▸ Work to complete: Reproduce the part of the fishery levy order that begins at the words "23 Remuneration of" and stops after "party must pay.".

▸ Document section:
:::::

18 Conscientious objectors
  • A quota owner who objects on conscientious or religious grounds to paying the levy in the manner provided for by this order may pay the amount concerned to the chief executive of the Ministry of Fisheries, and, in that case, the chief executive must ensure that it is paid to the company.

19 Non-disclosure of information
  • (1) An officer or employee of the company must not disclose (except to another officer or employee of the company) information obtained—

    • (a) under or because of this order; or

    (2) Subclause (1) does not affect or prevent—

    • (a) the production of records or accounts under section 17(1) of the Commodity Levies Act 1990 (as so applied); or

    • (b) the production of any statement under section 25 of the Commodity Levies Act 1990 (as so applied); or

    • (c) the giving of evidence in any legal proceedings taken—

      • (i) under, or in relation to, this order; or

    (3) Subclause (1) does not prevent the company from—

    • (a) disclosing or using information (not being information relating to an identifiable person) obtained from a ballot held before the commencement of this order; or

    • (b) disclosing or using information (not being information relating to an identifiable person) for statistical and research purposes; or

    • (c) disclosing or using information with the consent of every identifiable person to whom it relates.

20 Company must keep records
  • (1) The company must, in every levy year, keep records of the following matters:

    • (a) the amount of Nelson–Marlborough dredge oyster fishery quota owned by each owner on 1 October in that year; and

    • (b) the amount of each levy paid to it in that year and, in relation to each amount,—

      • (i) the day on which it was received; and

      • (ii) the name of the person who paid it; and

    • (c) how (if at all) levies paid to it in that year were invested; and

    • (d) how and when all levies spent by it in that year were spent.

    (2) The company must retain the records for at least 7 years after the end of the levy year to which the records relate.

    (3) This clause does not require a person to keep a nil record.

21 Remuneration of persons conducting compliance audits
  • A person appointed as an auditor under section 15 of the Commodity Levies Act 1990 must be remunerated by the company at a rate determined by the Minister of Fisheries after consultation with the company.

Mediation in case of dispute

22 Appointment of mediators
  • (1) This clause applies to a dispute about—

    • (a) whether a person is required to pay a levy; or

    • (b) the amount of levy payable.

    (2) A party to the dispute may ask the President of the New Zealand Institute of Chartered Accountants to appoint a person to organise and preside at a conference of the parties to the dispute and attempt to resolve the dispute by mediation, and, in that case, the President (or a person authorised by the President to do so) may appoint a person to resolve the dispute by mediation.

    (3) The mediator's appointment ends if—

    • (a) the parties to the dispute resolve it themselves; or

    • (b) the mediator resolves the dispute under clause 29.

    Clause 22(2): amended, on 7 July 2010, by section 11 of the New Zealand Institute of Chartered Accountants Amendment Act 2010 (2010 No 74).

23 Remuneration of mediators
  • (1) A mediator is paid remuneration (by way of fees and allowances) as agreed by the parties to the dispute.

    (2) If the parties to a dispute cannot agree on a mediator's remuneration, the President of the New Zealand Institute of Chartered Accountants (or a person authorised by the President to do so) must—

    • (a) fix an amount or several amounts to be paid to the mediator as remuneration; and

    • (b) specify the amount (if any) that each party must pay.

:::::

(Spatial relation data)
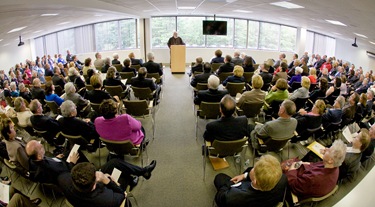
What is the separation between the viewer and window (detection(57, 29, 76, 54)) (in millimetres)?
16297

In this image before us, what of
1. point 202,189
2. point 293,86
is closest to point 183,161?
point 202,189

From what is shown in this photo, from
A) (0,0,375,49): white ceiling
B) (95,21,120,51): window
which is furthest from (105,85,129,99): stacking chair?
(95,21,120,51): window

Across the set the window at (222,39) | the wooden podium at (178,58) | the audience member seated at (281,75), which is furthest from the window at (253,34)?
the audience member seated at (281,75)

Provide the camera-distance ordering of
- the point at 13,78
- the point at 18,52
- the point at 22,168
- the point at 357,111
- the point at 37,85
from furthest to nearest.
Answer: the point at 18,52, the point at 13,78, the point at 37,85, the point at 357,111, the point at 22,168

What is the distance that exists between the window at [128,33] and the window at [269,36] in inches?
306

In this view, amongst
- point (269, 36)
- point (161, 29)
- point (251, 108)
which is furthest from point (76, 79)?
point (269, 36)

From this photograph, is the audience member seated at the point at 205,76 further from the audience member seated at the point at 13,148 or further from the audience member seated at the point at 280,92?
the audience member seated at the point at 13,148

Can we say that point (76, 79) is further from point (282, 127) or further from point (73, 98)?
point (282, 127)

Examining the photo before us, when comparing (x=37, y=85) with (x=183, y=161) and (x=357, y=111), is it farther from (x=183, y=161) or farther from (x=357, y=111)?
(x=357, y=111)

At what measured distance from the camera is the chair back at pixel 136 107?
537cm

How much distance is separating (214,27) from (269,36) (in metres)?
4.42

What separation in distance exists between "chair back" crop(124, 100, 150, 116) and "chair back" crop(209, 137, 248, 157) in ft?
6.53

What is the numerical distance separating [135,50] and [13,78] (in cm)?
745

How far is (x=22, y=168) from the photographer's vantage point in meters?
3.67
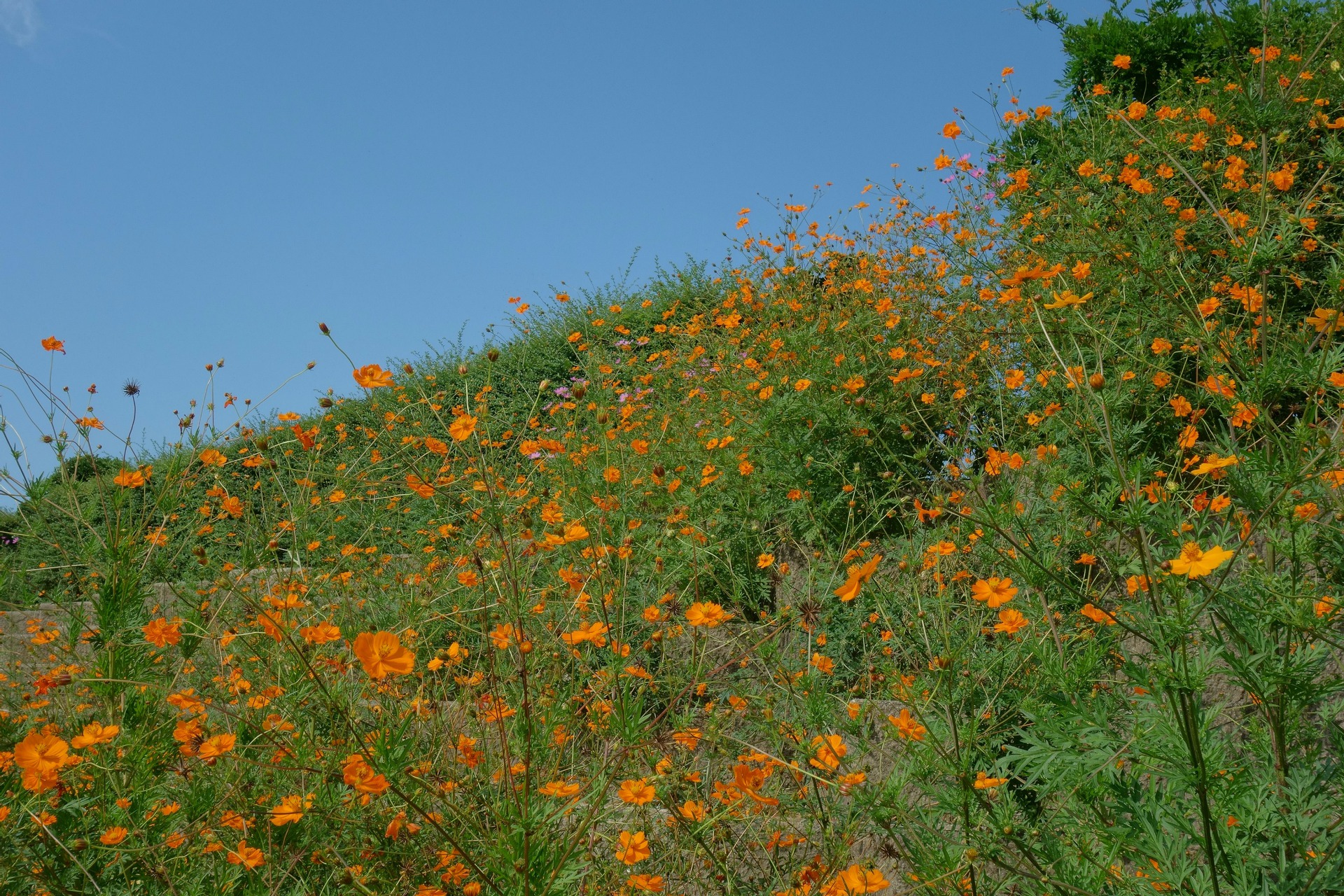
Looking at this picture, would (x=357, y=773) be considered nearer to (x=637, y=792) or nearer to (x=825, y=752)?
(x=637, y=792)

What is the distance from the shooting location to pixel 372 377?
180 centimetres

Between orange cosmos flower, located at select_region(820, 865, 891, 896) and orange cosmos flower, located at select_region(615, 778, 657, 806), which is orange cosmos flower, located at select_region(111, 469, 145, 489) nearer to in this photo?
orange cosmos flower, located at select_region(615, 778, 657, 806)

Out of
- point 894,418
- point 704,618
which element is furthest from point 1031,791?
point 894,418

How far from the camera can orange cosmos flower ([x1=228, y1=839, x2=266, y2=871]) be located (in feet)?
4.97

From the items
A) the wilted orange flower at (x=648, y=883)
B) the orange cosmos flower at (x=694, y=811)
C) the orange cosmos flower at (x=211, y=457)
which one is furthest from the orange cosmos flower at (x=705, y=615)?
the orange cosmos flower at (x=211, y=457)

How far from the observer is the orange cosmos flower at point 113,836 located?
150cm

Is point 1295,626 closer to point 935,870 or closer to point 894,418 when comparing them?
point 935,870

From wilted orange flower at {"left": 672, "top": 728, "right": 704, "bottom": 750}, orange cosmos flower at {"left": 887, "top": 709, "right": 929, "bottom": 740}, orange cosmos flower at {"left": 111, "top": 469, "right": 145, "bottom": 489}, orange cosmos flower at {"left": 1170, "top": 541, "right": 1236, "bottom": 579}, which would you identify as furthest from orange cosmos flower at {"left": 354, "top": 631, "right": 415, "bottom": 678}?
orange cosmos flower at {"left": 111, "top": 469, "right": 145, "bottom": 489}

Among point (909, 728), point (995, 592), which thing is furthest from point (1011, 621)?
point (909, 728)

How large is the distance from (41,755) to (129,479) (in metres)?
1.05

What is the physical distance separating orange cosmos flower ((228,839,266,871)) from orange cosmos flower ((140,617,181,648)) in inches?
19.4

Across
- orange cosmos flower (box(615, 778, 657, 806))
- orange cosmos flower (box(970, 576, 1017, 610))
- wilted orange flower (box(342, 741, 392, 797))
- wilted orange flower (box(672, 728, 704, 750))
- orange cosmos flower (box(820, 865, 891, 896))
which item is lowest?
orange cosmos flower (box(820, 865, 891, 896))

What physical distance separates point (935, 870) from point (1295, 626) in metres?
0.63

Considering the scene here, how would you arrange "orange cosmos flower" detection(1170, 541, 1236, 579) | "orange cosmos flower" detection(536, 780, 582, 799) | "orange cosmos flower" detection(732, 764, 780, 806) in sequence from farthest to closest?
"orange cosmos flower" detection(732, 764, 780, 806), "orange cosmos flower" detection(536, 780, 582, 799), "orange cosmos flower" detection(1170, 541, 1236, 579)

:::::

▸ Reply to the exercise:
23 Remuneration of mediators
  • (1) A mediator is paid remuneration (by way of fees and allowances) as agreed by the parties to the dispute.

    (2) If the parties to a dispute cannot agree on a mediator's remuneration, the President of the New Zealand Institute of Chartered Accountants (or a person authorised by the President to do so) must—

    • (a) fix an amount or several amounts to be paid to the mediator as remuneration; and

    • (b) specify the amount (if any) that each party must pay.